50% or 33% Offset? It’s now in the Handbook!
Much of the beauty and versatility of installed tile lies in the ability to utilize patterns to create an interesting effect. Today, with the popularity of rectangular tiles, the pattern of choice has been the 50% offset or brick joint. While this pattern can be very attractive, it can also be frustrating when the inherent warpage on the long side of the tile causes lippage.
This lippage issue many times leaves the installer with a difficult if not impossible task, when a 50% offset with a credit card or 1/32” grout joint is specified. The problem occurs when the high point in the center of the long side of the tile is placed very tightly next to the two low point abutting tile ends.
Until last year, the installer had little or no support in finding a solution to this situation. Now both the ANSI Specifications and the TCNA Handbook include language that will help installers overcome the concern of tight grout joints and the offset pattern. For this article, however we will concentrate on the offset pattern and leave the grout joint for another time.
Page 27 of the 2012 Handbook speaks to the topic of this pattern. 18.104.22.168 Running bond/brick joint offset: For running bond/brick joint patterns utilizing tile (square or rectangular) where the side being offset is greater than 18” (nominal dimension), the running bond offset will be a maximum of 33% unless otherwise specified by the tile manufacturer. If an offset greater than 33% is specified, specifier and owner must approve mock-up and lippage.
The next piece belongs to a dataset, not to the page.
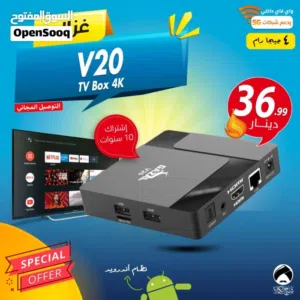  Gazal Receivers for sale in Amman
By moving the intersection of the two ends of the tiles to the 33% location from the 50% location, the lippage is significantly reduced and most times provides an acceptable appearance. Many tile manufacturers now recommend that their products be installed with the 33% offset which further supports tile mechanic’s need to install a tile pattern that will be satisfactory. The Handbook language also gives the installer a method to overcome being responsible for the possible lippage by requiring the specifier and the owner to approve it prior to starting the Installation. This is a win-win situation for all involved.
The photo illustrates the beauty and functionality of the 33% offset. Use this specification to your advantage. When a job calls for an offset installation, go for it, because now you have the support you need.